**Jobs**
a – In the article below on the Idomeni evacuation, write out everything from "Greece’s left-led government" down to "Afghanistan and Iraq.", swapping "buses" for "coaches".
b – For each statement, answer yes or no according to the article below on the Idomeni evacuation, and quote the words that decide it: (i) There were reports of violence during the operation. (ii) Journalists were blocked from entering the camp. (iii) At its peak, the camp housed more than 14,000 people.

**Source document**
-------------------------
Greek authorities began the gradual evacuation of the country’s largest informal refugee camp yesterday, persuading more than 1,500 people to leave the Idomeni site for other organized facilities in northern Greece.
An estimated 700 police were participating in the operation, but there were no reports of violence or protests.
Greece’s left-led government has pledged that no force will be used, and says the operation is expected to last between a week and 10 days. Journalists were blocked from entering the camp.
By late afternoon, 32 buses carrying a total of 1,529 people had left Idomeni on the country’s border with Macedonia, police said, while earth-moving machinery was used to clear abandoned tents.
Vicky Markolefa, a representative of the Doctors Without Borders charity, said the operation was proceeding “very smoothly” and without incident. “We hope it will continue like that,” she said.
The camp, which sprang up at an informal pedestrian border crossing for refugees and migrants heading north to wealthier European nations, was home to an estimated 8,400 people — including hundreds of children — mostly from Syria, Afghanistan and Iraq.
At its peak, when Macedonia shut its border in March, the camp housed more than 14,000, but numbers have declined as people began accepting authorities’ offers of alternative places to stay.
In Geneva, UNHCR spokesman Adrian Edwards said the evacuation appeared to be taking place “calmly,” and the U.N. refugee agency was sending more staffers to Idomeni.
“As long as the movement of people from Idomeni is […] voluntary in nature [and] that we’re not seeing use of force, then we don’t have particular concerns about that,” he said.
-------------------------
**Record extracts**

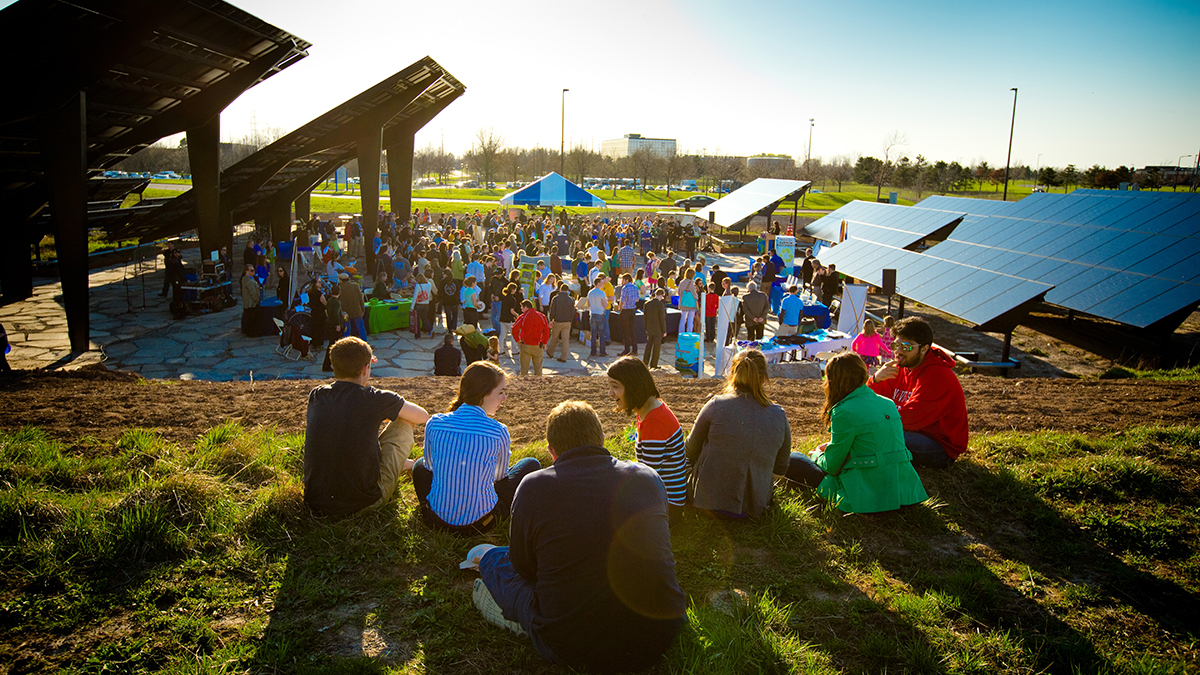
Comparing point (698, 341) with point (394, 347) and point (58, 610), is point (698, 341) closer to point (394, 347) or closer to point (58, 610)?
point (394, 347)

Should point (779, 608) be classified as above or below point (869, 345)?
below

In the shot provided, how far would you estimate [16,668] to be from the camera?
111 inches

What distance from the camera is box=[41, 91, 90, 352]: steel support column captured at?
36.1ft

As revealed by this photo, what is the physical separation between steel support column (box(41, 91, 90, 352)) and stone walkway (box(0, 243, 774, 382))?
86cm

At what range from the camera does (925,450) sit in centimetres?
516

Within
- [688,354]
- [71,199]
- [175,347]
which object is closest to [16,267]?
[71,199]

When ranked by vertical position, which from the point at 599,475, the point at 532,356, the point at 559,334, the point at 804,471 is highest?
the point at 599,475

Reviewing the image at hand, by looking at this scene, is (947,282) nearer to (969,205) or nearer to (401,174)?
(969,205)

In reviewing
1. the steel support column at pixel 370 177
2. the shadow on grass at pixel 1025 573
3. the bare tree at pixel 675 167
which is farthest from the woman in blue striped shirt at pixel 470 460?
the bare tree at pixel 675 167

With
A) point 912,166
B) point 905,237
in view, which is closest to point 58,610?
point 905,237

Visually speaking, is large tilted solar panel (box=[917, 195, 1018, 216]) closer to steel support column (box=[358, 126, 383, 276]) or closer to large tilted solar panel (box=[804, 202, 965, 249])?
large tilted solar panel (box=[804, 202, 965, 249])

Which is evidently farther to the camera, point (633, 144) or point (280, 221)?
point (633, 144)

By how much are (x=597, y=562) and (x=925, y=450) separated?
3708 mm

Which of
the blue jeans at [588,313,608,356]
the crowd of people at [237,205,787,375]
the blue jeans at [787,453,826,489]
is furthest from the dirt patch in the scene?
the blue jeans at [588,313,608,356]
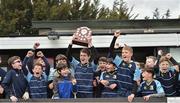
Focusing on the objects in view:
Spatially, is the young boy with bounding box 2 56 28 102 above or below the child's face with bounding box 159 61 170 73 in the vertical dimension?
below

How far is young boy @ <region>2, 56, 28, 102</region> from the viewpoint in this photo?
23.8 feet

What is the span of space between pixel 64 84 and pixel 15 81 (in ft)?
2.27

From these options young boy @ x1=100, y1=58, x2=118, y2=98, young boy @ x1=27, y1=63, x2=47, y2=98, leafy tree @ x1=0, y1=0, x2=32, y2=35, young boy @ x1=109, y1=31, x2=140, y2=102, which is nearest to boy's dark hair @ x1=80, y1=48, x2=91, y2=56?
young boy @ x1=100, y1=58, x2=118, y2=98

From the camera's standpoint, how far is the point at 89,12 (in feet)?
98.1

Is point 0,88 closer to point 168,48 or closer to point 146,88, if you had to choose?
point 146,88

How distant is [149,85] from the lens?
-------------------------
**Outputs for the tasks**
a –
Greece’s left-led government has pledged that no force will be used, and says the operation is expected to last between a week and 10 days. Journalists were blocked from entering the camp.
By late afternoon, 32 coaches carrying a total of 1,529 people had left Idomeni on the country’s border with Macedonia, police said, while earth-moving machinery was used to clear abandoned tents.
Vicky Markolefa, a representative of the Doctors Without Borders charity, said the operation was proceeding “very smoothly” and without incident. “We hope it will continue like that,” she said.
The camp, which sprang up at an informal pedestrian border crossing for refugees and migrants heading north to wealthier European nations, was home to an estimated 8,400 people — including hundreds of children — mostly from Syria, Afghanistan and Iraq.

b –
(i) No: "there were no reports of violence or protests."
(ii) Yes: "Journalists were blocked from entering the camp."
(iii) Yes: "At its peak, when Macedonia shut its border in March, the camp housed more than 14,000"